**TASK BRIEF:** Copy the stretch of the plot summary below from "Eventually she floats" through "to Fort Marion.", word for word.

[EXERCISE TEXT — start]

Pages 232-234, 271-275, 294-297, 328-330
Thought Woman goes for a morning walk to the river. She decides she wants to go for a swim and asks the river if it is warm. The river replies that it is, but when she gets in, it is actually very cold. The river tells her it is warmer in the middle, so Thought Woman swims out to the middle. It is warmer, and she falls asleep. She starts floating down the river, until she eventually falls off the edge of the world into the sky. From there, she falls into the ocean and floats for a long time.
Eventually she floats ashore and is met by a short man with a briefcase named A. A. Gabriel. He asks her a series of questions and fills out forms. He assumes Thought Woman is the Christian Mary, but when she realizes he expects her to have a baby, she gets back in the ocean. After floating around for a little longer, she bumps into another island. This one is inhabited by a man named Robinson Crusoe, a famous shipwrecked writer of lists. Robinson Crusoe calls Thought Woman Friday and starts telling her about the pros and cons lists he has been writing. She quickly tires of it and jumps back into the ocean. After floating around even more, this time she ends up in Florida and is arrested by soldiers and sent to Fort Marion.
Pages 260-267, 287-292
Eli is awoken by a giant flood light being turned on at the dam. Despite the annoyance, he takes some satisfaction from knowing that they are doing it because he is stopping them from using the finished dam. As he contemplates his own life and considers that despite his academic career, he has now become what he has always been: an Indigenous person. After getting up, he sees a note on the fridge reminding him that it is Lionel’s birthday: Norma has been urging him to talk to Lionel about getting his life in order. Eli is unsure of what he could even say but decides he will at least take Lionel out for lunch. He drives through the increasingly severe storm to surprise Lionel at work, still thinking about his identity and the tension he has always felt about leaving the reserve. When he arrives at the store, he sees four figures standing outside the door, and a scraggly looking dog dashing around, chasing its tail as if it was trying to dance. Inside the store, Eli tries to talk to Lionel about his plans, but Lionel is more interested in selling him a radio. Bill Bursum eventually calls them over to watch a Western on his giant wall of TVs.
After returning to Toronto with Karen, she immediately makes plans to go back to the Sun Dance the following year. Eli is reluctant because he doesn’t like being reminded of all the people he grew up with and seeing what they’ve become. Karen is disappointed when they don’t go back. Eventually, she asks if he is embarrassed about something, but he doesn’t reply.

[EXERCISE TEXT — finish]
[THE DATA — start]

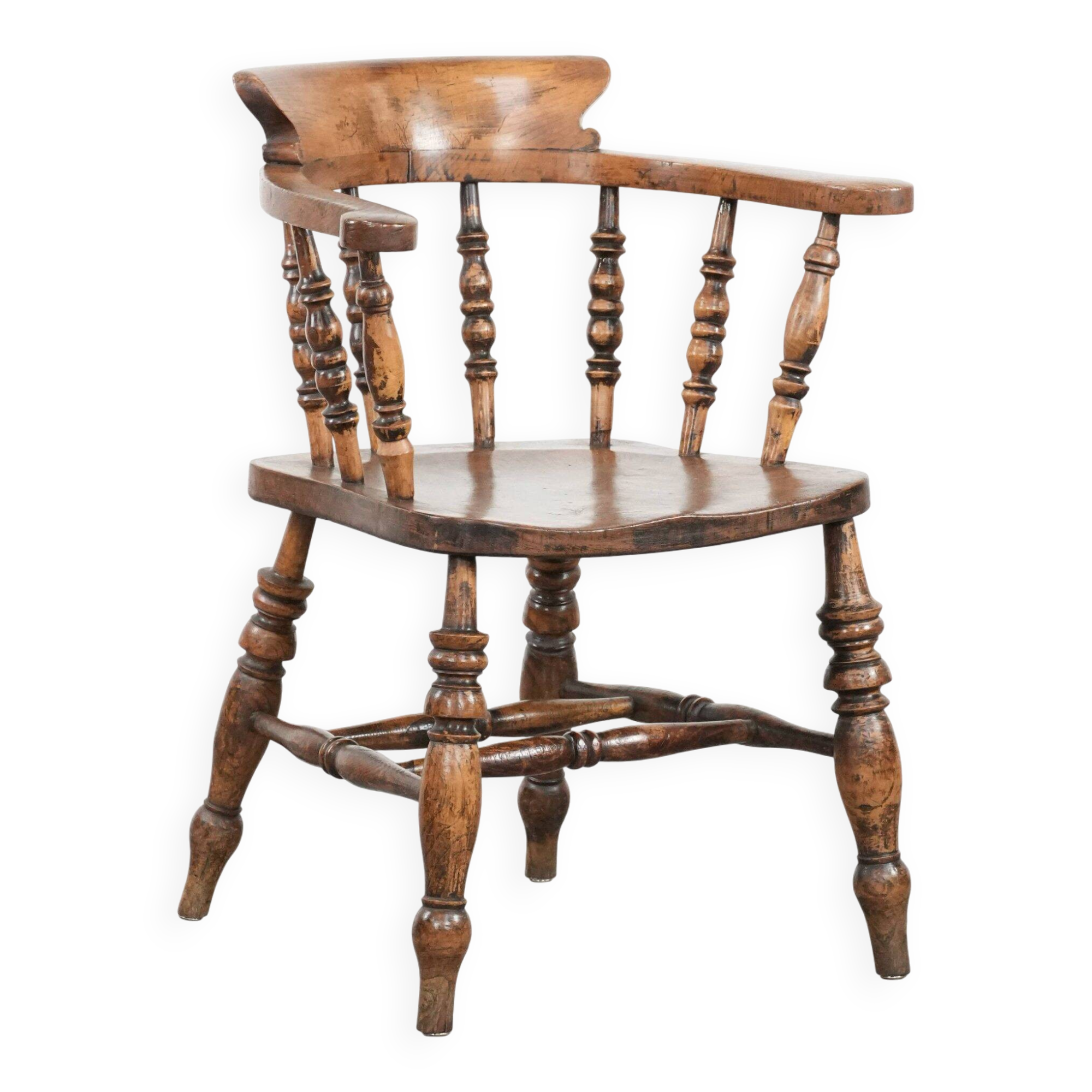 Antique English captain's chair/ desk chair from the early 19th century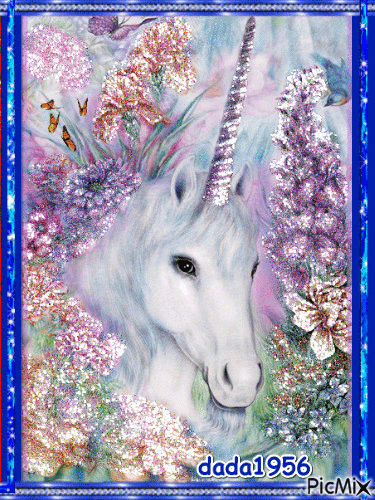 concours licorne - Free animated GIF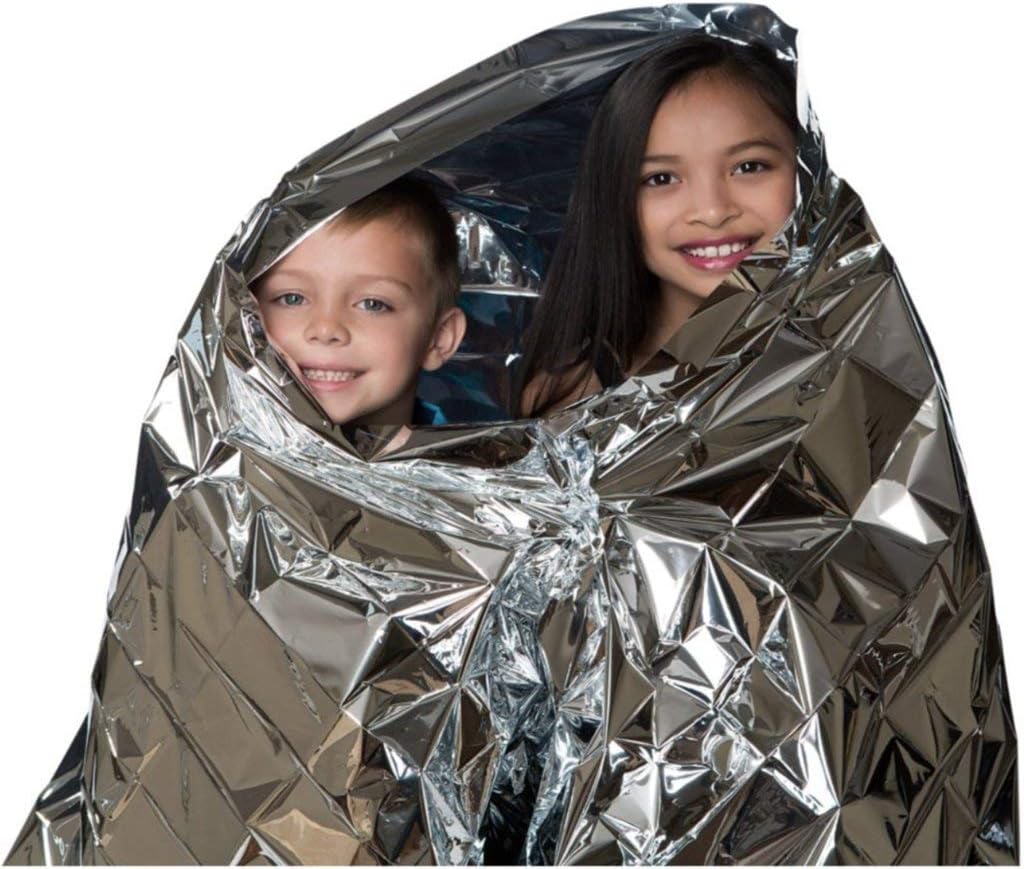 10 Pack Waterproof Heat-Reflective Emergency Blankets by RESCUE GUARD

[THE DATA — finish]

**RESULT BELOW:**
Eventually she floats ashore and is met by a short man with a briefcase named A. A. Gabriel. He asks her a series of questions and fills out forms. He assumes Thought Woman is the Christian Mary, but when she realizes he expects her to have a baby, she gets back in the ocean. After floating around for a little longer, she bumps into another island. This one is inhabited by a man named Robinson Crusoe, a famous shipwrecked writer of lists. Robinson Crusoe calls Thought Woman Friday and starts telling her about the pros and cons lists he has been writing. She quickly tires of it and jumps back into the ocean. After floating around even more, this time she ends up in Florida and is arrested by soldiers and sent to Fort Marion.